Hi all,
A few months ago I started a proof of concept to develop a fast Python library for physical units (because we don’t have enough of them ) called fastunits. This is unrelated to the prototype @seberg presented today at SciPy 2022, which uses dtypes instead.
The current philosophy of fastunits is that Quantity
wraps a value
and a unit
. This is how it should look like:
import numpy as np
from fastunits.??? import ??? as u # TBC
qv1 = [1, 0, 0] << u.m
# Under the hood, this does
# qv1 = ArrayQuantity.from_list([1, 0, 0], u.m)
qv2 = [0, 1, 0] << u.cm
qv3 = np.random.randn(10_000) << u.m
print(qv1 + qv2)
As you can see, it’s heavily inspired by astropy.units
, but I want to achieve at least a 10x improvement in performance by sacrificing some backwards compatibility and assumptions.
However, I have two questions on how to make this integrate nicely with the rest of the Scientific Python ecosystem:
- Should I make
*Quantity
objects wrap any object conforming to the Python array API standard? This supposedly should allow folks to usefastunits
not only with NumPy arrays but also any of the “implementors” (as described in array-api#1). However, after reading various NEPs and GitHub comments here and there, I’m not at all sure if the image below reflects the current consensus, an up-to-date list of implementors, etc.
- Should I make
*Quantity
be an Array API implementor? My gut feeling was that anything that is not purely numerical arrays is beyond what the spec covers, and @seberg confirmed that intuition to me yesterday. However, there could be more clarity about what users expect in terms of convenience features. In other words: shouldnumpy.add(q1, q2)

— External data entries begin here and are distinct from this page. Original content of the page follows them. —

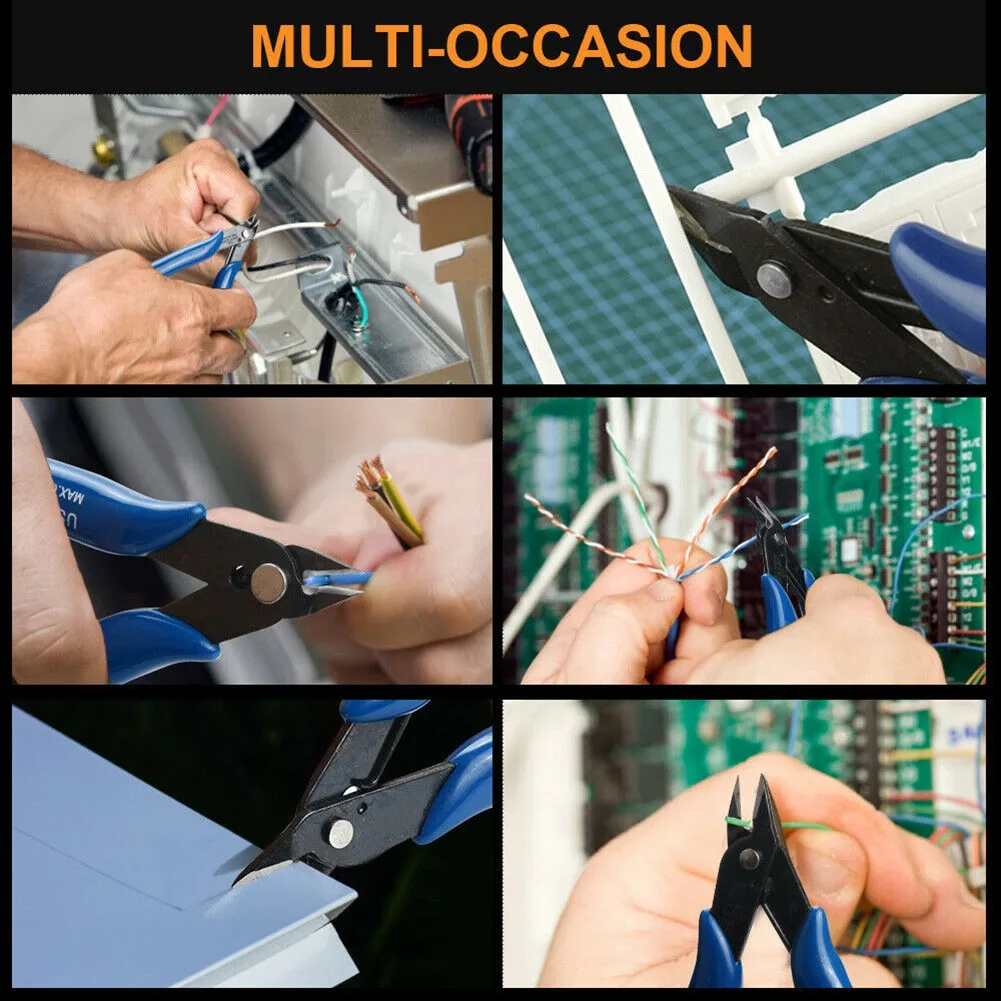

2pcs Repair Pliers Cutting Multi Tool Flush Side Cutter Equipment Carbon Steel Diagonal Pliers Hand Tool Cutting Wire Electronic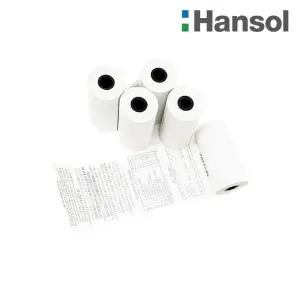 한솔 포스용지 57X30 100롤(약관인쇄) 감열지 영수증종이 PDA 휴대용단말기 타코메타 카드기용 BPAFREE/P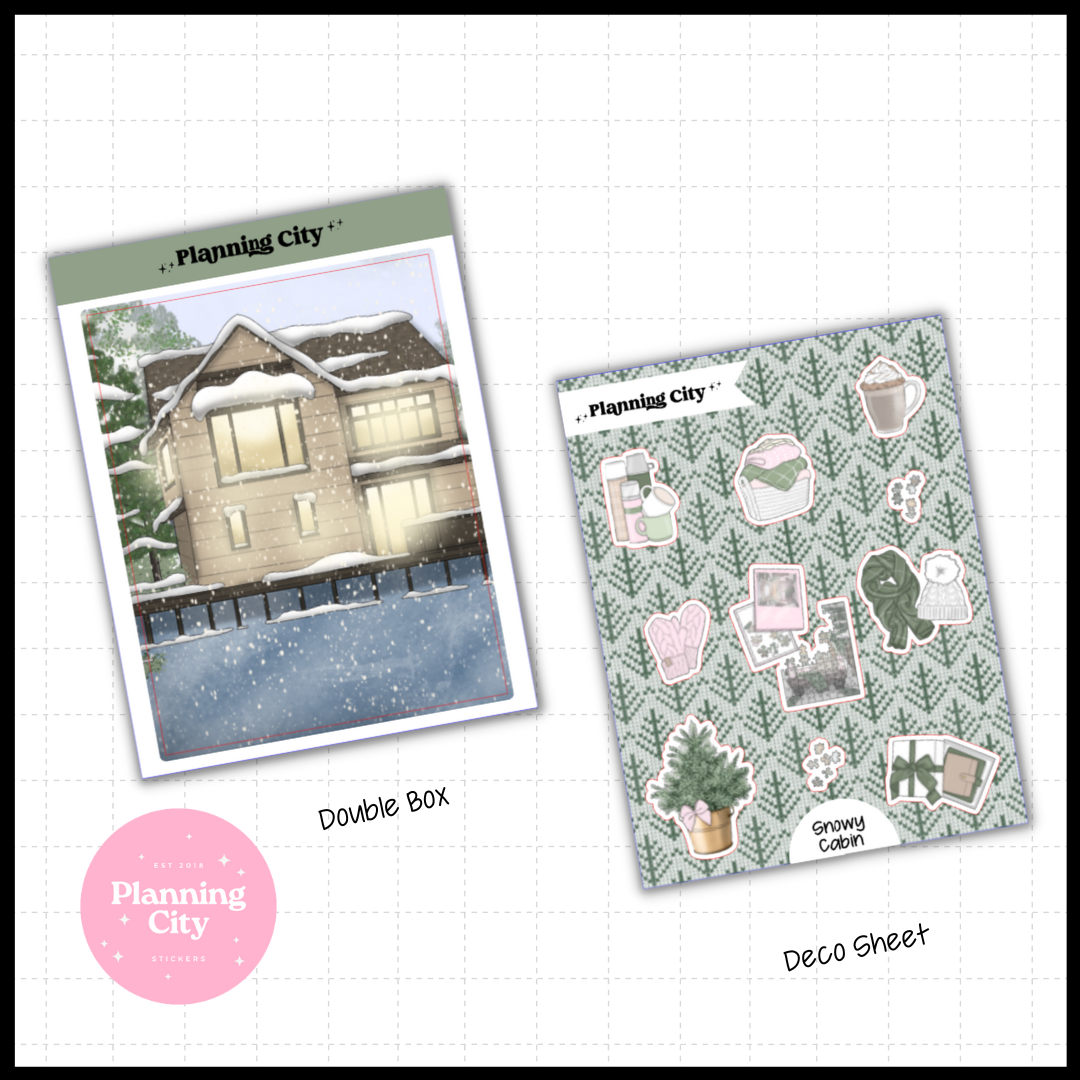 Snowy Cabin Deco Add On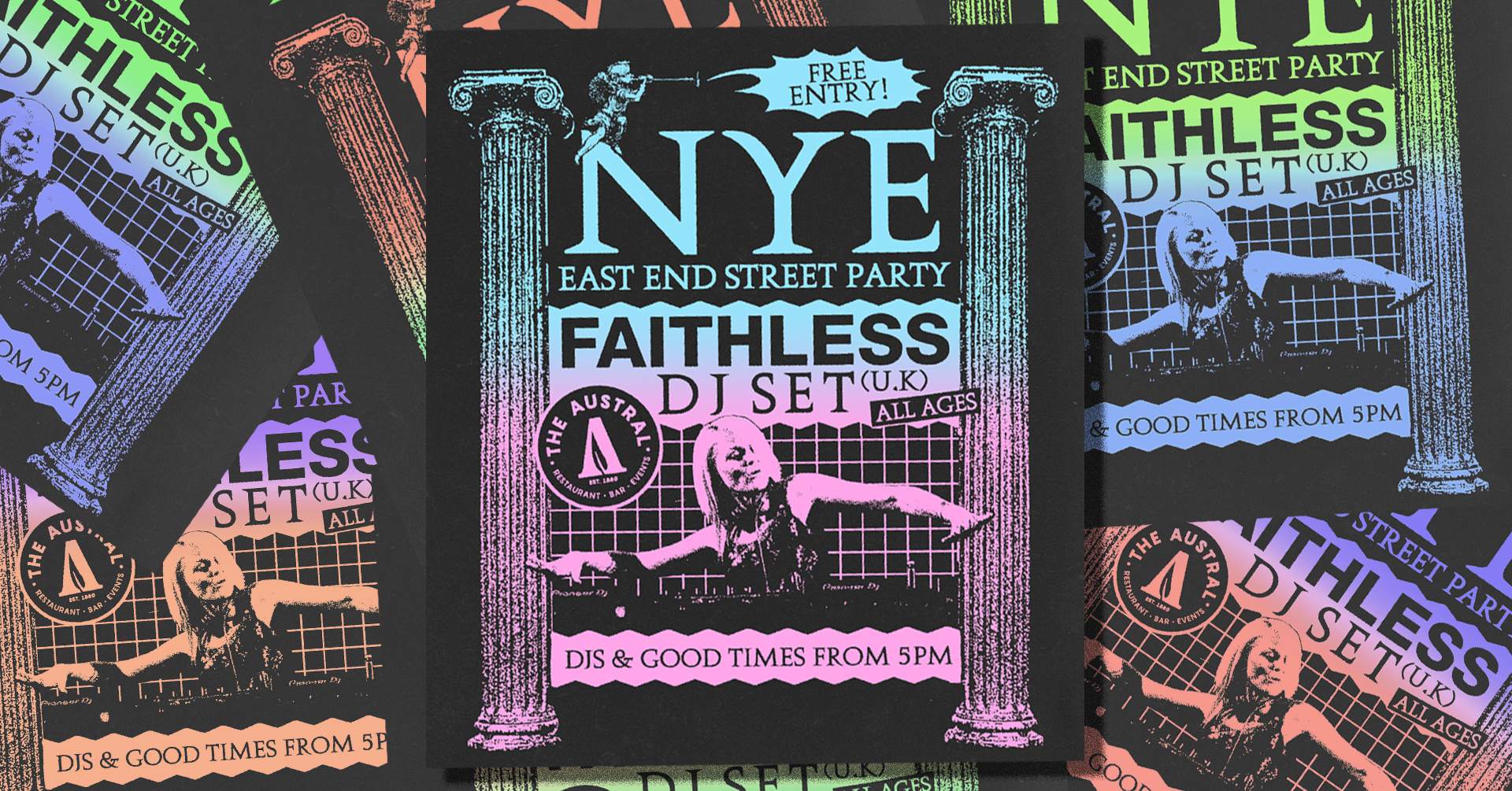 Faithless (UK) NYE - Free Rundle Street Party - フライヤー表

return afastunits.*Quantity
? The alternative is that users need to wrap/unwrap quantities every time, or do things like
import fastunits.numpy_compat as funp
q = funp.add(q1, q2)
which is inconvenient.
As far as I understand, this should be done with NEP 18 __array_function__
, but the draft of NEP 37 recollects contains several discouraging paragraphs, like (emphasis mine)
__array_function__
has significant implications for libraries that use it: […] users expect NumPy functions likenp.concatenate
to return NumPy arrays. […] Libraries like Dask and CuPy have looked at and accepted the backwards incompatibility impact of__array_function__
; it would still have been better for them if that impact didn’t exist".
I feel like there are a lot of painful conversations behind these words, but as an outsider, I have zero context of what happened, and more importantly I’m not sure what is the blessed way to proceed.
Another reason I’m so hesitant is that I’ve seen other packages inherit np.ndarray
for this, but I’m not sure at all it’s a good idea to do such a thing.
I tried to be as articulate and succinct as possible, looking forward to reading your opinions on this!